[Start of Text excerpt]

#  Copyright (c). All Rights Reserved.
#  General Optimal control Problem Solver (GOPS)
#  Intelligent Driving Lab (iDLab), Tsinghua University
#
#  Creator: iDLab
#  Lab Leader: Prof. Shengbo Eben Li
#  Email: lisb04@gmail.com
#
#  Description: vehicle 3DOF data environment with surrounding vehicles constraint
#  Update: 2022-11-20, Yujie Yang: create environment

from dataclasses import dataclass
from typing import Any, Dict, List, Optional, Sequence, Tuple

import gymnasium
import numpy as np

from relax_env.veh3dofconti import SimuVeh3dofconti, angle_normalize, ego_vehicle_coordinate_transform


@dataclass
class SurrVehicleData:
    x: float = 0.0
    y: float = 0.0
    phi: float = 0.0
    u: float = 0.0
    # front wheel angle
    delta: float = 0.0
    # distance from front axle to rear axle
    l: float = 3.0
    dt: float = 0.1

    def step(self):
        self.x = self.x + self.u * np.cos(self.phi) * self.dt
        self.y = self.y + self.u * np.sin(self.phi) * self.dt
        self.phi = self.phi + self.u * np.tan(self.delta) / self.l * self.dt
        self.phi = angle_normalize(self.phi)


class SimuVeh3dofcontiSurrCstr(SimuVeh3dofconti):
    def __init__(
        self,
        pre_horizon: int = 10,
        path_para: Optional[Dict[str, Dict]] = None,
        u_para: Optional[Dict[str, Dict]] = None,
        surr_veh_num: int = 1,
        veh_length: float = 4.8,
        veh_width: float = 2.0,
        **kwargs: Any,
    ):
        super().__init__(pre_horizon, path_para, u_para, **kwargs)
        ego_obs_dim = 6
        ref_obs_dim = 4
        self.observation_space = gymnasium.spaces.Box(
            low=-np.inf,
            high=np.inf,
            shape=(ego_obs_dim + ref_obs_dim * pre_horizon + surr_veh_num * 4,),
            dtype=np.float32,
        )
        self.surr_veh_num = surr_veh_num
        self.surr_vehs: List[SurrVehicleData] = None
        self.surr_state = np.zeros((surr_veh_num, 5), dtype=np.float32)
        self.veh_length = veh_length
        self.veh_width = veh_width
        self.info_dict.update(
            {
                "surr_state": {"shape": (surr_veh_num, 5), "dtype": np.float32},
                "constraint": {"shape": (1,), "dtype": np.float32},
            }
        )

    def reset(
        self,
        *,
        seed: Optional[int] = None,
        options: Optional[dict] = None,
    ) -> Tuple[np.ndarray, dict]:
        # init_state = np.array([0.0, -1.0, 0.0, 0.0, 0, 0], dtype=np.float32)

[End of Text excerpt]
[Start of Dataset content]

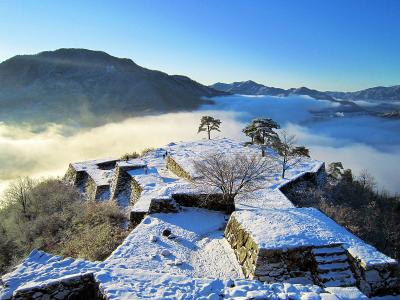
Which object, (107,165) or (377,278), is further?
(107,165)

[End of Dataset content]

> [Tasks to perform]
- a) List every field that the SurrVehicleData class in the vehicle environment code declares, each with its default value.
- b) Print the part of the vehicle environment code that opens with the words containing "ego_obs_dim = 6" and closes with "np.zeros((surr_veh_num, 5), dtype=np.float32)".

> [Results of the tasks]
- a)
- x: 0.0
- y: 0.0
- phi: 0.0
- u: 0.0
- delta: 0.0
- l: 3.0
- dt: 0.1

- b)
ego_obs_dim = 6
        ref_obs_dim = 4
        self.observation_space = gymnasium.spaces.Box(
            low=-np.inf,
            high=np.inf,
            shape=(ego_obs_dim + ref_obs_dim * pre_horizon + surr_veh_num * 4,),
            dtype=np.float32,
        )
        self.surr_veh_num = surr_veh_num
        self.surr_vehs: List[SurrVehicleData] = None
        self.surr_state = np.zeros((surr_veh_num, 5), dtype=np.float32)